A woman dies from suicide at 10 weeks’ gestation. What
kind of death is it?
Scenario 5.
A woman with a 10-year-history of coronary artery disease
dies of a coronary thrombosis at 36 weeks’ gestation. What kind of death is it?
Scenario 6.
A woman has gestational
trophoblastic disease, develops choriocarcinomas and dies from it 24 months
after the GTD was diagnosed and the uterus evacuated. What kind of death
is it?
Scenario 7
A woman develops puerperal
psychosis from which she makes a poor recovery. She kills herself when the baby
is 18 months old. What kind of death is it?
Scenario 8
A woman develops puerperal psychosis
from which she makes a poor recovery. She kills herself when the baby is 6
months old. What kind of death is it?
Scenario 9
What is a “maternity”.
Scenario 10
What is the definition of the Maternal Mortality Rate?
Scenario 11
What is the Maternal Mortality
Ratio?
Scenario 12
A woman is diagnosed with
breast cancer. She has missed a period and a pregnancy test is +ve. She decides
to continue with the pregnancy. The breast cancer does not respond to treatment
and she dies from secondary disease at 38 weeks. What kind of death is it?
Scenario 13
A woman who has been the
subject of domestic violence is killed at 12 weeks’ gestation by her partner.
What kind of death is it?
Scenario 14
A woman is struck by lightning
as she runs across a road. As a result she falls under the wheels of a large
lorry which runs over abdomen, rupturing her spleen and provoking placental
abruption.
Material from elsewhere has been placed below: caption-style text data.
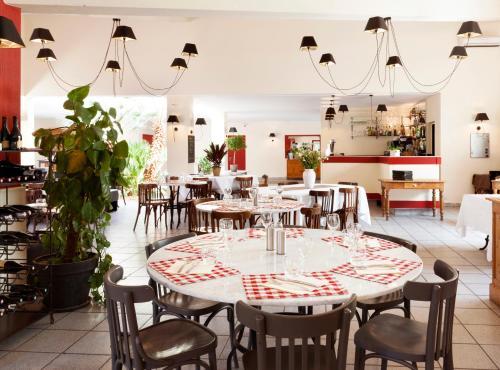 Hotel Pictures: Best Western Hôtel Le Paradou Avignon Sud., Montfavet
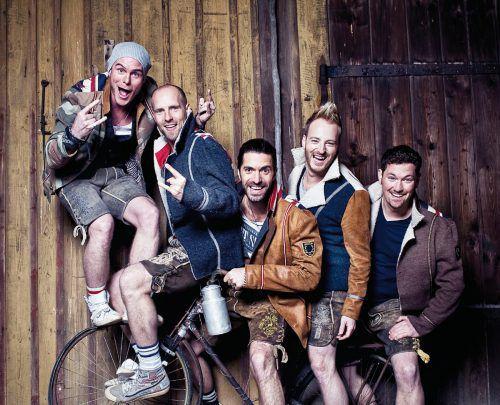 Korbinian Arendt (Bini), Stefan Raaflaub, Michael Hartinger, Christian Schild und Florian Claus reiten auf der Erfolgswelle. Band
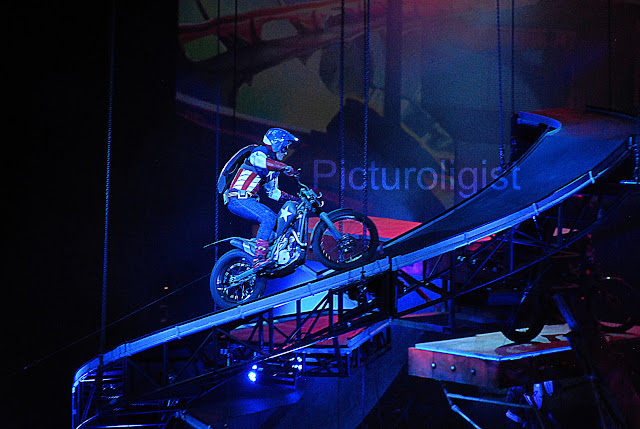 Captain America | Marvels Universe Live | Photo by Picturologist
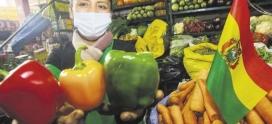 Elvira Aiza Prado alimenta a las familias con amor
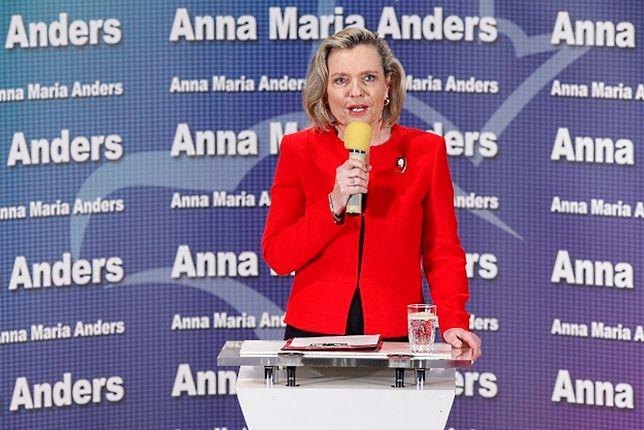 Anna Maria Anders pełni funkcję pełnomocnika prezesa Rady Ministrów ds. dialogu międzynarodowego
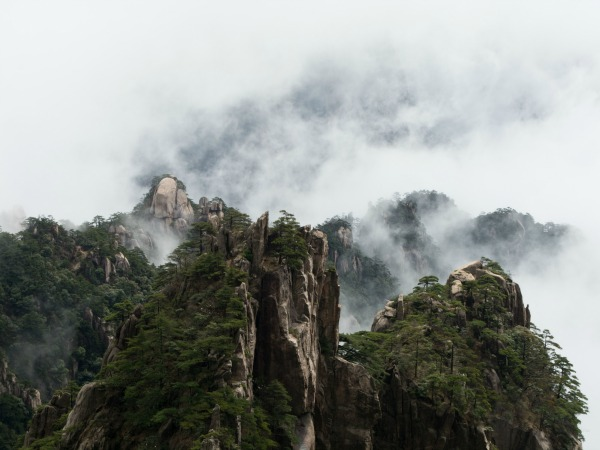 China-Huangshanlandscape-view-yellow-mountain-customer-kelly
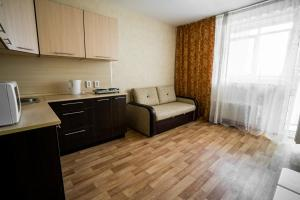 Apartment on Roshchinskaya 27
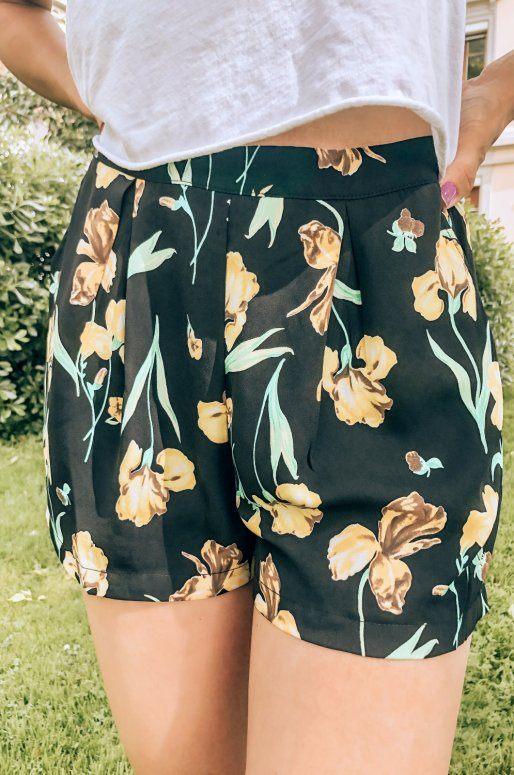 Short noir à fleurs
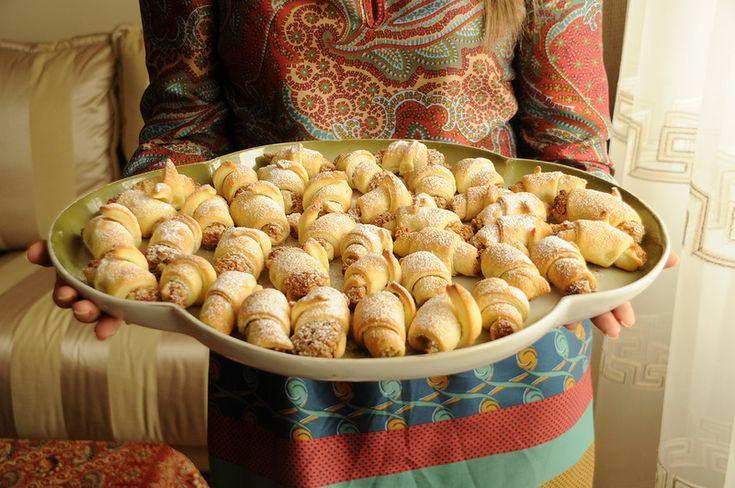 Отличный десерт из азербайджанской кухни. Тесто: Мука – 3 стакана Замороженное масло – 200 гр Яичный желток – 2 шт Сметана – 200 гр Щепотка соли Муку…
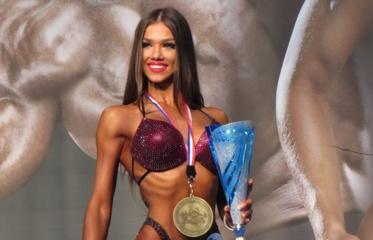 Pasaulio bikini čempionė – apie mitybą ir saldžias nuodėmes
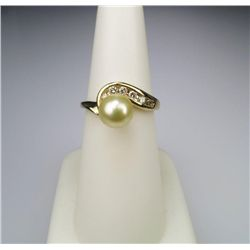 Delightful 7.00 mm Pearl and Diamond Ring.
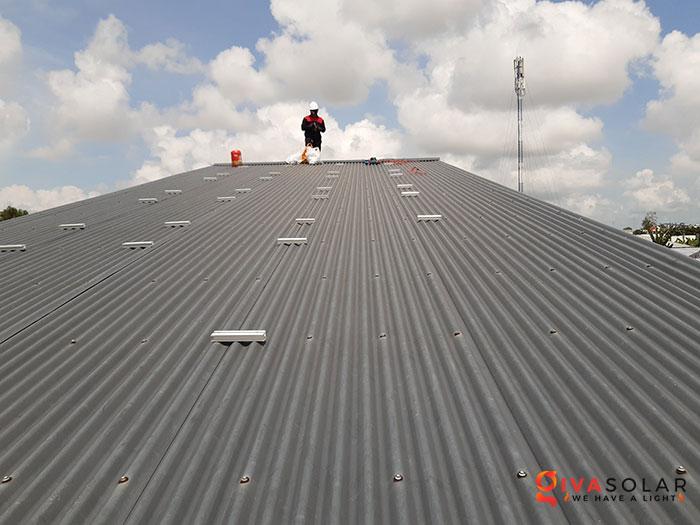 Lắp đặt hệ thống điện mặt trời 4KW mái tôn tại Cần Thơ 2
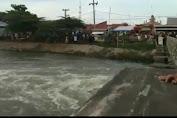 """Seorang Pria Loncat dari Atas Jembatan KW 5 Karawang , """" Lalu Tenggelam & Belum Diketemukan """""""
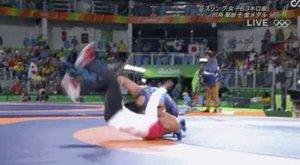 Rio: megnyerte a számát, aztán kétszer földhöz vágta az edzőjét a sportolónő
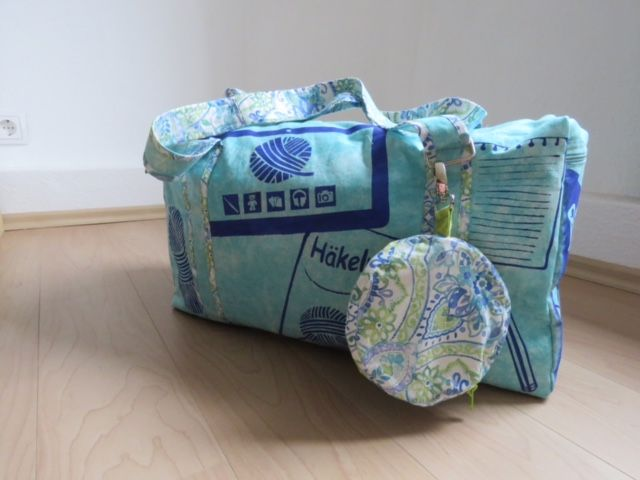 """Die #machdeinding2016-Tasche von Kerstin Elsner: """"Diese Tasche verbindet zwei meiner großen Leidenschaften Taschen nähen und Häkeln.  Hier passt alles rein. Reichlich Wolle, Häkelnadeln, Tablet, viele Ideen und allerlei Kleinkram. Und damit man schon von Außen sieht, was drin ist, habe ich mit Schablonen alles Wichtige verewigt. Innen befinden sich nützliche Einteilungen, damit nichts durcheinander gerät."""""""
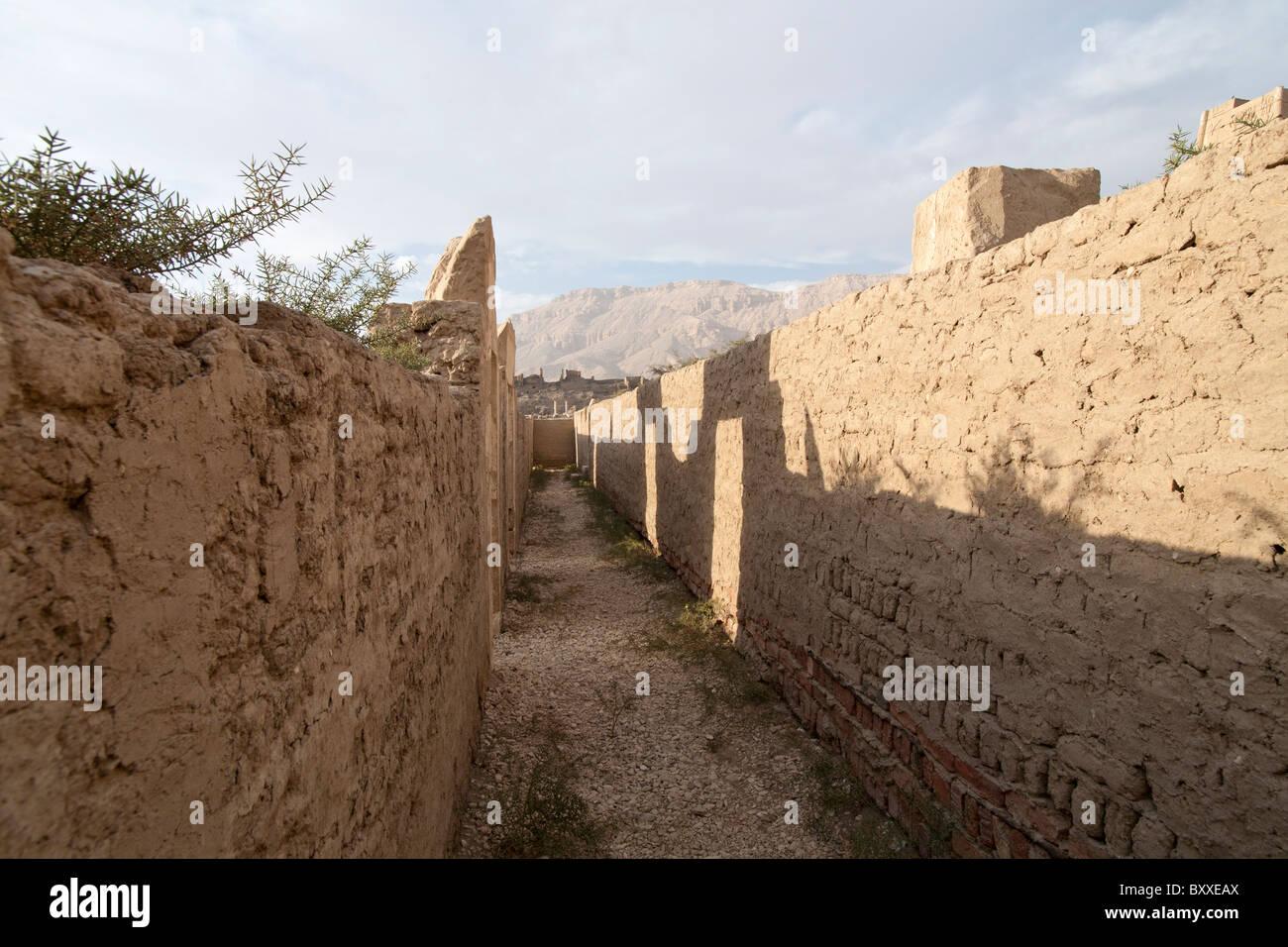 Blick in die thebanischen Berge aus dem Palast an die Totentempel von Pharao Ramses III, Medinet Habu, Westjordanland Stockbild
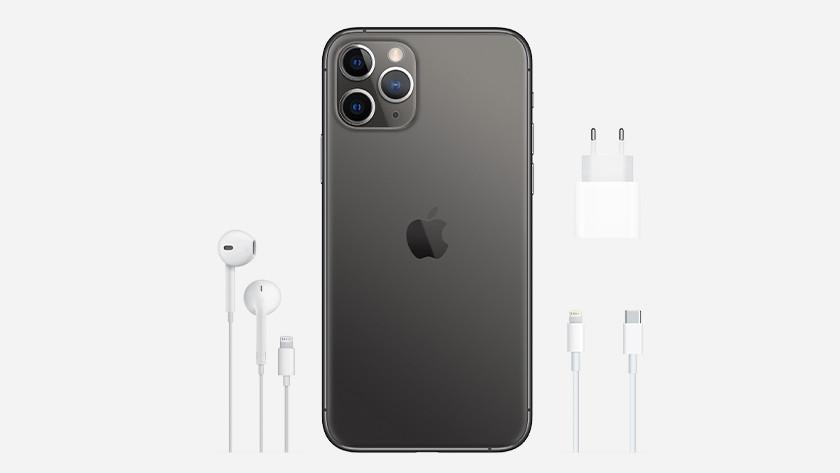 iPhone 12 Pro (Max) met kabel, oplader en EarPods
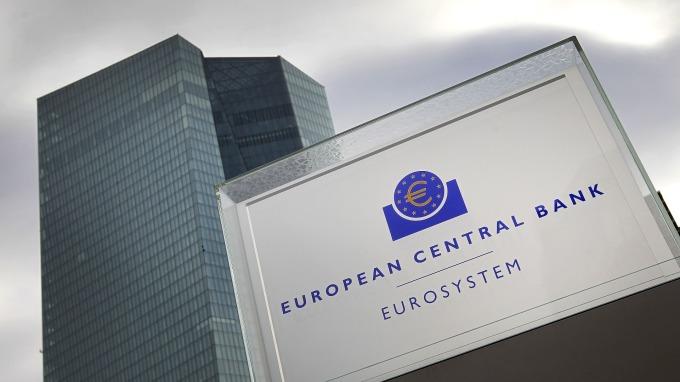 ECB擬推新政策工具 結合降息與購債 (圖:AFP)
She dies of haemorrhage, mostly from the abruption. What kind of
death is it?
Scenario 15
A woman is abducted by Martians
who are keen to study human pregnancy. She dies as a result of the treatment
she receives. As this death could only have occurred because she was pregnant,
is it a direct death?
Scenario 16
Could a maternal death from
malignancy be classified as “Direct”.
Scenario 17
Could a maternal death from
malignancy be classified as “Indirect”.
Scenario 18
Could a maternal death from
malignancy be classified as “Coincidental”?